The insurance mediator also returned to the “fuzzy exclusion clauses”which are still included in insurance policies, even though they are illegal.
He invited his public to say whether, in the following situation, the exclusion clause should apply or not: Mr. X adheres to a group insurance contract which must pay him benefits in the event of incapacity for work. Following a nervous breakdown (without hospitalisation), during which he stopped working, he asked to be compensated. The insurer refuses. He opposes the clause of his contract which excludes “Nervous depression, psychiatric disorders and psychic disorders”. Is he right ?

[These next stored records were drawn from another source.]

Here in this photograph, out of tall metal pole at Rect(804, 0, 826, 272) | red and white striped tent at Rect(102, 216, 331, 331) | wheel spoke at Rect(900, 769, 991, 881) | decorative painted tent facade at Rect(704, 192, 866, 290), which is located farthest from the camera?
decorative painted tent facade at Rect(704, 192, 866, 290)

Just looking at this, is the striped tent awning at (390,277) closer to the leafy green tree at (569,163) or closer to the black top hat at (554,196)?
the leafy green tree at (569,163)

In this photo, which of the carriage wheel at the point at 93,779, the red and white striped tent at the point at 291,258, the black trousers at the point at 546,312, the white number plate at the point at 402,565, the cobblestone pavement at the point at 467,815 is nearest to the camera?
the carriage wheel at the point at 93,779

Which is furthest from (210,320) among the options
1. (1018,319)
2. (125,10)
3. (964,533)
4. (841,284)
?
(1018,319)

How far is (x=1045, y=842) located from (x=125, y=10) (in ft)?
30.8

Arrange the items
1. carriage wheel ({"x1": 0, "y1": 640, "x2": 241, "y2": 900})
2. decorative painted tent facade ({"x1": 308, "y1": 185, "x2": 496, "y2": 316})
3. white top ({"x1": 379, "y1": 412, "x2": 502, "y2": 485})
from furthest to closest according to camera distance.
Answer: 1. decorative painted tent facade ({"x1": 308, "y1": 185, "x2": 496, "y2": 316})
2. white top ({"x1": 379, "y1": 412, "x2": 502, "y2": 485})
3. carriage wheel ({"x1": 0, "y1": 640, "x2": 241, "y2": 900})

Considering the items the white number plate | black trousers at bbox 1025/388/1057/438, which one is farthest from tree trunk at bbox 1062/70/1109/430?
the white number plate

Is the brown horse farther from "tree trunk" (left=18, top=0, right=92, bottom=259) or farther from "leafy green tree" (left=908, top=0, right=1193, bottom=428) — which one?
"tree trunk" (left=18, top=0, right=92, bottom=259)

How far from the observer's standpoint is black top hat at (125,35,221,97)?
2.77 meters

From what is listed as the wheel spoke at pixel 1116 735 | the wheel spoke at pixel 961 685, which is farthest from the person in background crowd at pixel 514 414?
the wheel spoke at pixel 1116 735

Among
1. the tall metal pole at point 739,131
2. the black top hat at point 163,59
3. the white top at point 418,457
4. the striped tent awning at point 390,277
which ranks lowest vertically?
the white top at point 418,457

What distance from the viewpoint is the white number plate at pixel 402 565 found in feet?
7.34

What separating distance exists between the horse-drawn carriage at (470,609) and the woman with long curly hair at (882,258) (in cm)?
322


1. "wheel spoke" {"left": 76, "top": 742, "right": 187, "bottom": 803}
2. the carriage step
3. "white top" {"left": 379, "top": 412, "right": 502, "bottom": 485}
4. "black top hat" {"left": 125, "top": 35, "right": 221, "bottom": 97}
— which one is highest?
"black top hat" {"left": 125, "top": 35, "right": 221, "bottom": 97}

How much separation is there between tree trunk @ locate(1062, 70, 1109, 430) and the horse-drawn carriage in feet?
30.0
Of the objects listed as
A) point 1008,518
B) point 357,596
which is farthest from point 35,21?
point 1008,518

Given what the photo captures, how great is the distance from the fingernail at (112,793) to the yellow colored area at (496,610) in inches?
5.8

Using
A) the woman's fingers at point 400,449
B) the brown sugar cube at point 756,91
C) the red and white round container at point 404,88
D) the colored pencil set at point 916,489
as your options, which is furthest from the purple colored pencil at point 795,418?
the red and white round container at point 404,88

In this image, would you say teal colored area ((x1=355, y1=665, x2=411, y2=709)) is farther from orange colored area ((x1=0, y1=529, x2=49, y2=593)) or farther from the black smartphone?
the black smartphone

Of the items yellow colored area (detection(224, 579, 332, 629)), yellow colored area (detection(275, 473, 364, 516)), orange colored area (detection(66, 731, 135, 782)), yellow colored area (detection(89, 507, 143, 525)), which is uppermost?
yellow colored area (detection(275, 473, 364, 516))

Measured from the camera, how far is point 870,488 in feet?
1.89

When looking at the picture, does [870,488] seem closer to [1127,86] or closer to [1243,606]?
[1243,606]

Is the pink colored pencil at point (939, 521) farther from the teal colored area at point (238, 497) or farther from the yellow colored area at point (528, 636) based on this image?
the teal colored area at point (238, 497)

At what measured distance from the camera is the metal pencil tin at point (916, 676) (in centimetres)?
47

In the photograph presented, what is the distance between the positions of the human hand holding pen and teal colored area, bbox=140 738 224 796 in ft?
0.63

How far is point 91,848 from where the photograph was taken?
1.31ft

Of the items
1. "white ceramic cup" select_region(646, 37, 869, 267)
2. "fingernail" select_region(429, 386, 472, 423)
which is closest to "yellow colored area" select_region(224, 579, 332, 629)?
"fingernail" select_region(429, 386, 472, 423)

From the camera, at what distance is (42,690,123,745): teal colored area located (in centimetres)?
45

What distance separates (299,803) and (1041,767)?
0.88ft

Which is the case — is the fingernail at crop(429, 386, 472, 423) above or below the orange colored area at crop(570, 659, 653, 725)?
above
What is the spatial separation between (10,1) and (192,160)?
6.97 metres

No, replied Mr. Chneiweiss. The insurance code indeed says that the exclusion clauses must be “formal and limited”that is to say, according to case law, “clear, unambiguous, and not subject to interpretation”. Terms ” nervous breakdown “ are certainly clear, but as they are followed by a fuzzy notion, “mental ailments”which is supposed to be banned, the “clause set” must be invalidated.
This was judged recently the Court of Cassation regarding a clause excluding “disabilities resulting from low back pain, sciatica (…) and other back pain ». The phrase “and other back pain”although attached to specific terms, resulted in the insurer (CNP) invalidating the entire clause, deemed unenforceable against the insured.
The mediator therefore asks that imprecise formulas such as the“non-compliance with the rules of the art”the “lack of maintenance” or the “negligence of the insured” join the cohort of banned expressions such as the “good father” Where them “sexually transmitted diseases”.